Extracting energy from fossil or nuclear fuels, in the course of providing energy-related services to society, generates significant environmental and social impacts. These impacts are greater than they need be because of the low efficiency of our current systems for delivering energy, converting it into forms appropriate for specific tasks, and utilizing it in our homes, machinery, appliances and vehicles. An important way of mitigating the environmental impacts of current fuel use is therefore to improve the efficiency of these systems. Over the past few decades, significant efficiency improvements have indeed been made, but further major improvements are feasible technologically – and are, in many cases, attractive economically.

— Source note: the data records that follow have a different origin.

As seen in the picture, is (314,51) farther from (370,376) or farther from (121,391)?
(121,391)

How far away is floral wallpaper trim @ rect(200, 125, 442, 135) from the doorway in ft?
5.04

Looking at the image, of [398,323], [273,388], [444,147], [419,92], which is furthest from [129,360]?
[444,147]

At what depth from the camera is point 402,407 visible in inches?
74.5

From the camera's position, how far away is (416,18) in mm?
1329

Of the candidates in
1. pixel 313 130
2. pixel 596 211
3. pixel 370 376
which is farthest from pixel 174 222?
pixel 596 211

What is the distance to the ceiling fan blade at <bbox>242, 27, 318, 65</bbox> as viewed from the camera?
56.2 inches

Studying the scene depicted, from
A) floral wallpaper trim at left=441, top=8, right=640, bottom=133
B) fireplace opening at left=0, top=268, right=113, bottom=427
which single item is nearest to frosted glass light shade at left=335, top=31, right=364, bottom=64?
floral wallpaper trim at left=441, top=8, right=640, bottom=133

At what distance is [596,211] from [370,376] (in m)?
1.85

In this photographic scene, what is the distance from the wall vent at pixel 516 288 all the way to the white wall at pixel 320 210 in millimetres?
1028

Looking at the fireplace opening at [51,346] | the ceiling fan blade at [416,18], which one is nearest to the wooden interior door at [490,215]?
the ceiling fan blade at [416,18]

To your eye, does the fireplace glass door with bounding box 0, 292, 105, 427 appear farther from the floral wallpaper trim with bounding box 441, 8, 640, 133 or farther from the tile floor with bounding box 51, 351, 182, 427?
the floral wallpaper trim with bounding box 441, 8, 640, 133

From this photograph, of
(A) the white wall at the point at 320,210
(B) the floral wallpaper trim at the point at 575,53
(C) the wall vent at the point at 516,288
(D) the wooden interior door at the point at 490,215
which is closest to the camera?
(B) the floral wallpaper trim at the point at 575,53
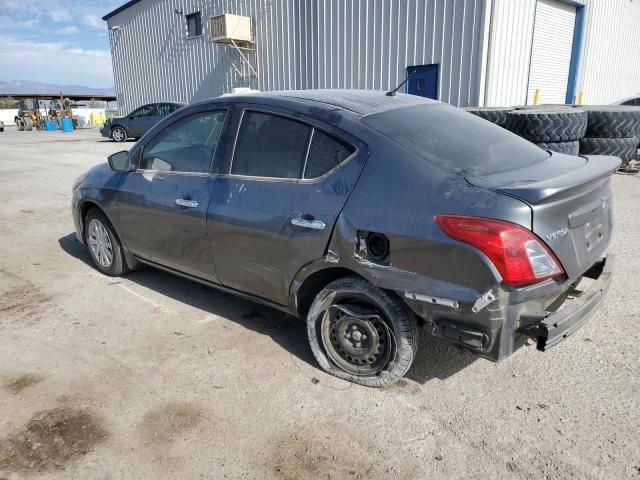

Of course, not all energy sources are of fossil or nuclear origin. The renewable energy sources, principally solar energy and its derivatives in the form of bioenergy, hydroelectricity, wind and wave power, are increasingly considered likely to play an important role in the sustainable energy systems of the future. The 'renewables' are based on energy flows that are replenished by natural processes, and so do not become depleted with use as do fossil or nuclear fuels – although there may be other constraints on their use. The environmental impacts of renewable energy sources vary, but they are generally much lower than those of conventional fuels. However, the current costs of renewable energy sources are in many cases higher than those of conventional sources, and this has until recently retarded their deployment.

All these considerations suggest that in creating a sustainable energy future for humanity during the coming decades, it will be necessary:

1. to implement greatly-improved technologies for harnessing the fossil and nuclear fuels, to ensure that their use, if continued, creates much lower environmental and social impact;

2. to develop and deploy the renewable energy sources on a much wider scale; and

3. to make major improvements in the efficiency of energy conversion, distribution and use.

These three general approaches will be explored further, and in greater detail in the remaining sections of this course.